Abstract

Background: 3D echocardiography (3DE) is increasingly being used clinically to calculate ventricular volumes and function. Normal pediatric values of 3D LV volumes and strain are not well established; moreover, there are no reports of the stress-strain relationship (an index of contractility) based upon 3D technology in this cohort. Methods: 3D LV datasets were obtained as part of routine echocardiographic examinations in eligible pediatric patients (≤ 21 years of age) between January 2014 and March 2015. Included patients had structurally normal hearts. Exclusion criteria included non-cardiac disorders with a potential impact on ventricular function and family history of cardiomyopathy. Image acquisition was performed using the Philips IE33 with X3/5/7 probes. Strain (3D; circumferential, GCS; and longitudinal, GLS) was analyzed according to a commercial 3D speckle-tracking analysis package (4D LV Analysis 3.1; Tomtec).
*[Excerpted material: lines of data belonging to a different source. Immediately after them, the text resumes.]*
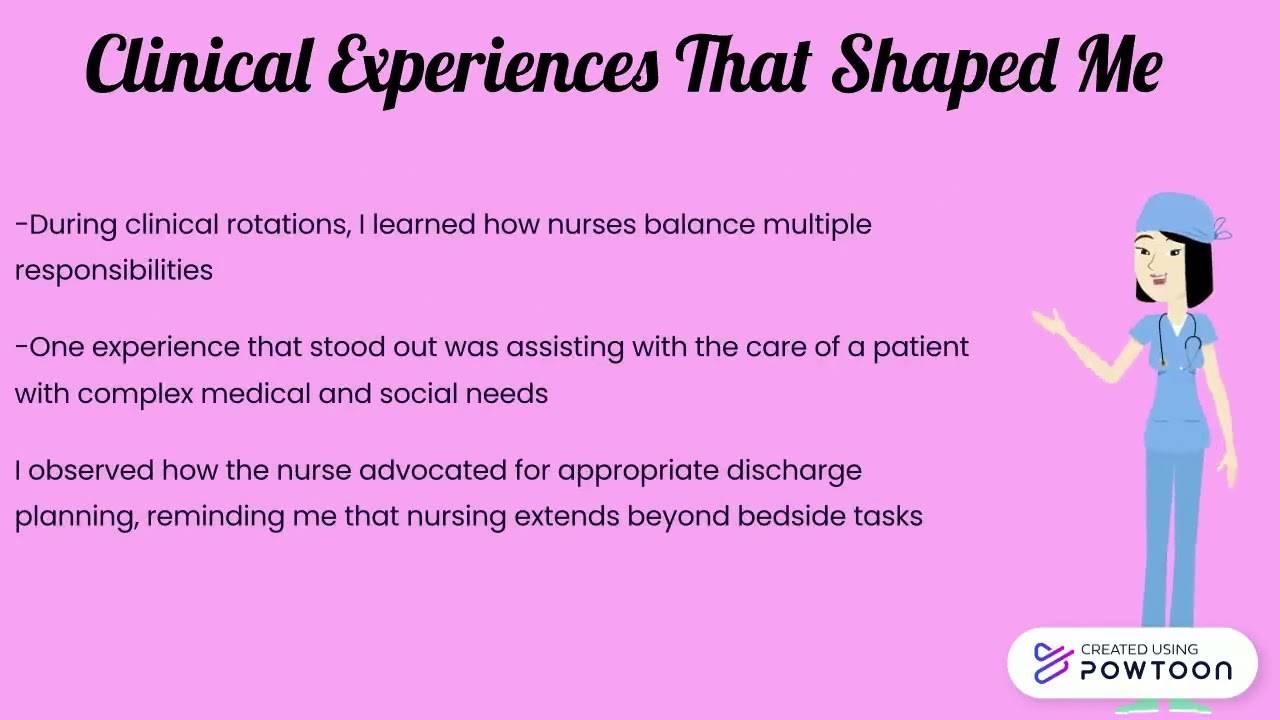 Clinical Experiences That Shaped Me

-During clinical rotations, I learned how nurses balance multiple responsibilities

-One experience that stood out was assisting with the care of a patient with complex medical and social needs

I observed how the nurse advocated for appropriate discharge planning, reminding me that nursing extends beyond bedside tasks

CREATED USING POWTOON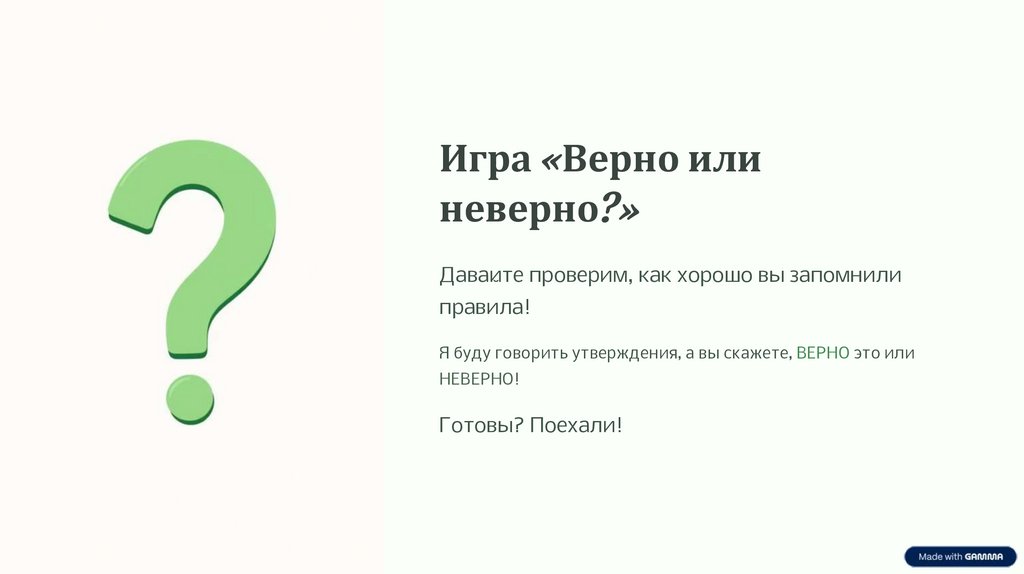 Игра «Верно или неверно?»

Давайте проверим, как хорошо вы запомнили правила!

Я буду говорить утверждения, а вы скажете, ВЕРНО это или НЕВЕРНО!

Готовы? Поехали!

Made with GAMMA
LV mid-wall global average stress was calculated from the 3D LV volumes and 2D cross-sectional area/long-axis dimensions. Results: 237 patients were included (age= 0.2 mo-21 y). The correlation between 3D and 2D LV mass and volumes was excellent (mass, R=0.94; end-diastolic volume, R=0.94; end-systolic volume, R=0.90; p<0.001 for all). Mean+-SD strain values (%) were: 3D=-33.9±2.8; GCS=-28.0 ± 3.1; GLS=-20.7 ± 3.0; only GLS varied significantly with age (R=0.26; p<0.001). Overall, 3D strain was inversely linearly related to wall stress (R=0.26; p<0.001); the strongest relationship was present in patients from age 0-5 years (R=0.48; p<0.01). When normalized to stress, absolute LV strain decreased with age (Figure 1: R=0.33; p<0.001). Conclusions: 3DE may be used to calculate LV stress, strain, and volume parameters. Among strain parameters, age-related changes were seen only in GLS. Examination of the stress-strain relationship using these techniques may yield new insights into maturational changes in myocardial contractility.